Немыслимо, невозможно одной управиться и дома, и за рекой. Надо прощаться с пекарней. А без пекарни какая жизнь? Залезай, как улитка, в свою скорлупу на задворках да там и захорони себя заживо.
Но, слава богу, пекарню она удержала за собой. Выручила Анисья. Она с Алькой встала к печи.
Быстрее пошел на поправку, чем раньше думала, и Павел. Попервости районный доктор, как обухом, оглушил: «Паралич. Не видать тебе больше мужа на своих ногах…» А Павел поднялся — на пятнадцатый день в постели сел, а еще через три дня, опираясь на жену, вышел на крыльцо. В общем, устояли на этот раз Амосовы.
Днем и ночью две недели подряд сидела Пелагея возле больного мужа. Да вдобавок еще уйму всяких дел переделала: окучила картошку, лужок у Мани-маленькой выкосила… А корова и поросенок? А вода и дрова? А стирка? Это ведь тоже не сердобольные соседушки за нее делали. А вот какой ужас эта пекарня — отдохнула! Как в отпуску побывала. Во всяком случае, так ей казалось, когда она после трехнедельного перерыва отправилась за реку.
Все внове было ей в тот день. И то, что она идет на пекарню среди бела дня, порожняком. Идет не спеша, любуясь ясным, погожим деньком, и то, что в поле пахнет уже не сеном, а молодым наливающимся хлебом. И внове ей была она сама — такая бодрая и легкая на ногу. Как будто добрый десяток лет сбросила. Единственное, что время от времени перекрывало ей радость, были сетования Анисьи на Альку. Анисья, возвращаясь с пекарни, чуть ли не каждый вечер заводила разговор об офицере. Зачастил, мол, в день не один раз заходит на пекарню. Нехорошо.
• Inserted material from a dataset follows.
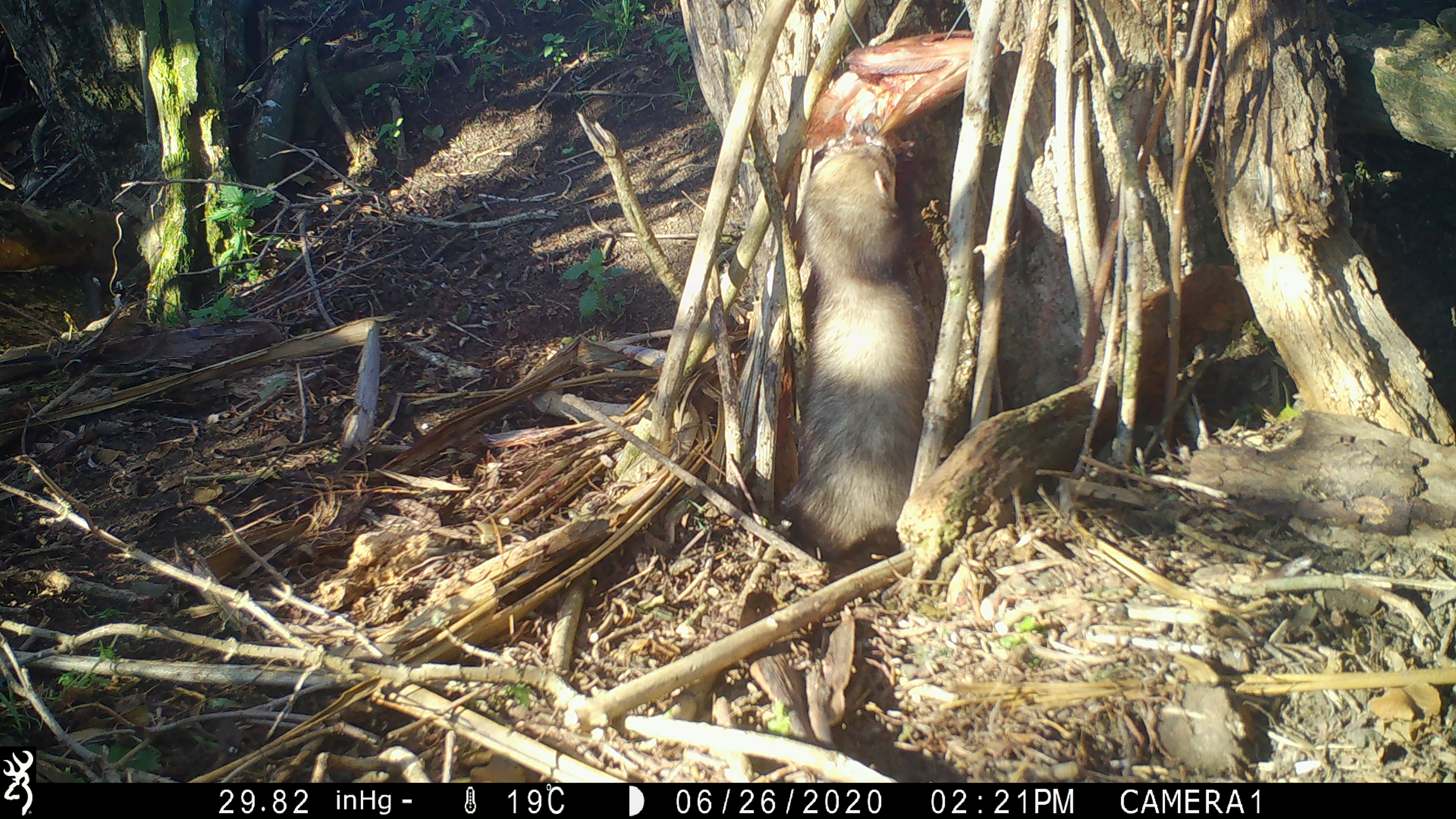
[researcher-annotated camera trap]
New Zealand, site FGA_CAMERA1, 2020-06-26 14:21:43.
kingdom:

— Да что тут нехорошего-то? — возражала ей Пелагея. — Он ведь заказчик наш. С нашей пекарни хлеб для своих солдат берет. Почему и не зайти.
— Да не для заказа он ходит. Алька у него на уме.
— Ну уж, тетушка, осудила племянницу. Не осуждай, не осуждай, Онисья Захаровна. Чужие люди осудят. А хоть и пошалят немного, дак на то и молодые годы дадены. Мы с тобой свое отшалили…
— Все равно не дело это — с сеном огонь рядом, — твердила свое Анисья.
И вот в конце концов Пелагея собралась на пекарню, решила ОБОИМИ глазами посмотреть, из-за чего разоряется тетка.
Река встретила Пелагею ласково, по-матерински. Оводов уже не было — отошла пора. Зато ласточек-береговушек было полно. Низко, над самой водой резвились, посвистывая.
Остановившись на утоптанной тропке возле травяного увала, Пелагея с удовольствием наблюдала за их игрой, потом торопливо потрусила к спуску: у нее появилось какое-то озорное, совсем не по возрасту желание сбросить с ног ботинки и побродить в теплой воде возле берега, подошвами голых ног поласкать песчаный накат у дресвяного мыска.
Однако вскоре она увидела Антониду Петровну, или Тонечку, как Пелагея привыкла называть про себя дочь Петра Ивановича, и к реке сошла своим обычным шагом.
Тонечка загорала. На подстилке. С книжкой в руках.